• Testo fornito
=======

Scheda n. 11080

Tipo record

Scheda inferiore

Tipo documento

Musica manoscritta

Data

Data incerta, tra il 1690 e il 1700

Titolo

Tutto pene, tutt’affanni

Presentazione

Partitura

Legami a persone

compositore: Melani, Alessandro (1639-1703)

Fa parte di

Pubblicazione

[S.l. : copia, XVIII sec.]

Descrizione fisica

C. 79r-81v; 88r-110r ; 202x270 mm

Note

Titolo dall’incipit testuale. La cantata occupa le carte 79r-81v e 88r-110 per l’errata collocazione del fascicolo contenente la cantata n. 5 in fase di rilegatura del volume. La sequenza corretta è segnalata da Rondinella in fondo a c. 81v dove è annotato «Siegue dopo questa Cantata» e a c. 88r dall’appunto «vedi a pag. 76». Tale numero di pagina si riferisce a una seconda cartulazione di mano del bibliotecario posta nell’angolo superiore del recto delle carte della presente cantata che non coincide con quella seriore poiché non tiene conto delle carte senza musica nel manoscritto.

Titolo uniforme

Organico

Soprano, 2 violini e continuo

Repertori bibliografici

Descrizione analitica

1.1: (aria, re minore, c)

=======

• Estratto dei dati
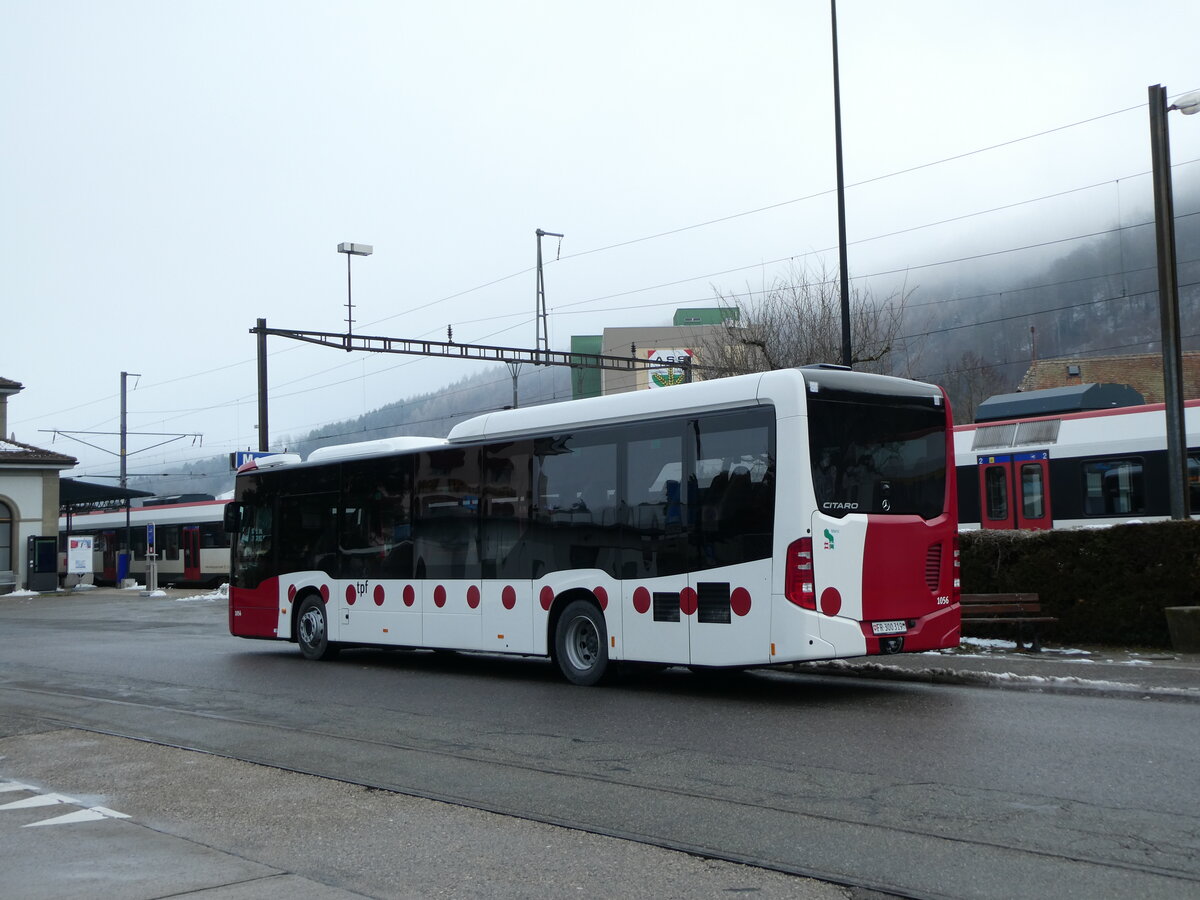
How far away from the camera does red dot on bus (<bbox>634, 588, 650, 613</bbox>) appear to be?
12.9 meters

=======

• Consegna scritta A
Secondo la scheda sulla cantata «Tutto pene, tutt’affanni», per quale motivo la cantata occupa le carte 79r-81v e 88r-110? Rispondi in non più di tre frasi.
• Consegna scritta B
Prosegui la scheda sulla cantata «Tutto pene, tutt’affanni» a partire dal punto in cui termina.
I dati provengono da un'altra fonte.

• Risposta A
La cantata occupa due gruppi di carte separati per l'errata collocazione del fascicolo contenente la cantata n. 5, avvenuta in fase di rilegatura del volume. Rondinella segnala la sequenza corretta annotando «Siegue dopo questa Cantata» in fondo a c. 81v e «vedi a pag. 76» a c. 88r.

• Risposta B
Tutto pene, tutt’affanni
2.1: (recitativo, c)
Bella s’hora che brilla
3.1: (aria, la minore, c)
Perdonate, ombre mie care
4.1: (arioso, la minore, 3/4)
Un amante, larva errante
5.1: (recitativo-arioso, c)
Cintia, oh ciel, tu dormi
6.1: Largo(aria, sol minore, c)
O tradita mia quiete
7.1: (aria, re minore, c)
Cara mia, perché non senti
8.1: (recitativo-arioso, c)
Destin, cavam’il core
9.1: (aria, la minore, c)
Nelle guancie del mio core

Trascrizione del testo poetico

Tutto pene, tutt’affanni
Quivi piango, o Cintia mia
E in pensier troppo tiranni
Gelo al gel di gelosia.

Ma vorrei haver più core
Per sentir più strali in petto,
M’uccidesse il mio dolore
Se son ombra del diletto.

Bella s’hora che brilla
Con [?]le lucenti
Un ciel tutt’oro così
Dolente e disperato senti
Un ch’a turbar ne viene i tuoi riposi
Incolpano i suoi sguardi
Incolpano il mio core
Se delirando esangue
Appresso quei ov’il mio cor consumi
Vien farfalla a morir ne’ tuoi bei lumi.

Perdonate, ombre mie care,
Un che vive disperato
A chi porta un cor piagato
Non si nieghi il sospirare.

Un amante, larva errante,
Per pietà vuol lagrimar
Son fenice d’una face,
Son chimera della pace,
Son un mort’allo sperar.

Cintia, oh ciel, tu dormi
Ed io mastin d’amor
Latr’alla luna
E con hoimè spietati
Così placar pretendo
Un ciel di beltà più astri irati
Infelice che son io non intendo
Ch’al fiato de’ sospir più foco accendo.

O tradita mia quiete,
Come pianger ti potrò
Per destin di due comete
Già morir o mai dovrò.

E mi convien per mia spietata sorte
Sia cambio di mia fe’ paga di morte.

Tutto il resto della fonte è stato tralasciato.